##### BLOCO DE TEXTO #####

UM BRAVO GUERREIRO – por Danyel Guerra

“Os doze tiros partiram como um só. O Sr. Sauvage caiu, como um cepo,  para a frente. Morissot, mais alto, oscilou, girou e desabou sobre seu  camarada, com o rosto para o céu, enquanto da sua túnica, crivada no  peito, se escapavam borbotões de sangue.”  Guy de Maupassant                   

            Buon Compleanno, tanti auguri, Monicelli                               

                         UM BRAVO GUERREIRO

“C’era una volta il Italia”, 1982. No Cine Eliseo de Avellino, na Irpinia, entranhas do mezzogiorno da Campania, mais uma edição do festival (também) fundado por Pier Paolo Pasolini se desdobrava. Na plateia agitava-se um público inquieto, irrequieto, participativo.

##### DADOS FORNECIDOS #####

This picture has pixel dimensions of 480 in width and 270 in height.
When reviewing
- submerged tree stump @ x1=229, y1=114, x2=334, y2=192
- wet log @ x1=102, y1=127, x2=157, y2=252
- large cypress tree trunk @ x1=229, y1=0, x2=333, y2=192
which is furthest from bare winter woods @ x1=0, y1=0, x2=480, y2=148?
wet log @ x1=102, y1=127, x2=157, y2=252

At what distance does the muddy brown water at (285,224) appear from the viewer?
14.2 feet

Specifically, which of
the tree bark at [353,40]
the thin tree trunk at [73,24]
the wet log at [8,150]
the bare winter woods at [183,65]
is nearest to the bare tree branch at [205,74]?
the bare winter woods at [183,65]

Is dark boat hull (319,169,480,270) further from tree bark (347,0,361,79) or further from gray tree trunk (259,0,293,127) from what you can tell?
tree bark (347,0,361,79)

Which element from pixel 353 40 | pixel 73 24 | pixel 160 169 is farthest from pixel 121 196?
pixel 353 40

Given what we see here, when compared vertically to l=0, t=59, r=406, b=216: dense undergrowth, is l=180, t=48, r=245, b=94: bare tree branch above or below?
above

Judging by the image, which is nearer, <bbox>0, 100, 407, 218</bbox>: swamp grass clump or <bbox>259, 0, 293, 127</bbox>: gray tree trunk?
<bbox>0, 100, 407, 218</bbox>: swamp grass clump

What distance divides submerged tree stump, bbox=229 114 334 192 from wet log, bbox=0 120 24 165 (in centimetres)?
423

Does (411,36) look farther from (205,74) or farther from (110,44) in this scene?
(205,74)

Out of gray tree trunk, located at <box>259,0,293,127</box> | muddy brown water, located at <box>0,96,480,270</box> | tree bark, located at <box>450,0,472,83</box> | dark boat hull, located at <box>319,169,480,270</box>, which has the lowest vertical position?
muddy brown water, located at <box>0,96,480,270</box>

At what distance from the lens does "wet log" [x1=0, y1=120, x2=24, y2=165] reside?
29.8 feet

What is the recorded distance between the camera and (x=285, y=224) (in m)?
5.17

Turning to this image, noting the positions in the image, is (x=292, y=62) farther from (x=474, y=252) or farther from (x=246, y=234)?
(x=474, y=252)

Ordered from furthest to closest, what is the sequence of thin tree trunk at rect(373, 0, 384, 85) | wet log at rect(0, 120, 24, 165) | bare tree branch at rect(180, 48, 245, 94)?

#####

**ENUNCIADO DO EXERCÍCIO**
Prossiga com o texto sobre o festival de cinema em Avellino, começando logo após a última frase apresentada.

**RESPOSTA AO PROBLEMA**
No set do certame, enquanto repórter da revista ‘Cinema Novo’, tive o privilégio de encontrar, entre outros, os cineastas Juan Antonio Bardem, Jacques Demy e Antoni Ribas. E também o diretor de fotografia Marcello Gatti.

Em pleno auditório, deparei todos os dias com a cinéfila Francesca. Competiu a esta jovem cineclubista, o mérito de me abrir os olhos, não tanto para ela – já estavam bem abertos – mas para o protagonismo de Mario  Monicelli na tela do cinema transalpino.

 “Sendo sua coroa de glória,  La  Grande  Guerra não é a única importante batalha que ele venceu”, afiançou num frêmito de entusiasmo. E empenhou-se em acrescentar: “Monicelli tem sido um regista de uma coerência e de uma eficiência desarmantes.”

Uma Rosa na derradeira longa-metragem    

E nos anos seguintes, eu tive o ensejo de corroborar a avaliação de Frances. Autor prolífero e profícuo – seu pecúlio ascende a uns 70 registros-, este toscano de Viareggio  dedicou-se à  arte e ao ofício até ao fim da vida terrena. Le Rose del Deserto (2006) foi a derradeira longa-metragem, livremente inspirada no romance Il Deserto della Libia, de Mario Tobino.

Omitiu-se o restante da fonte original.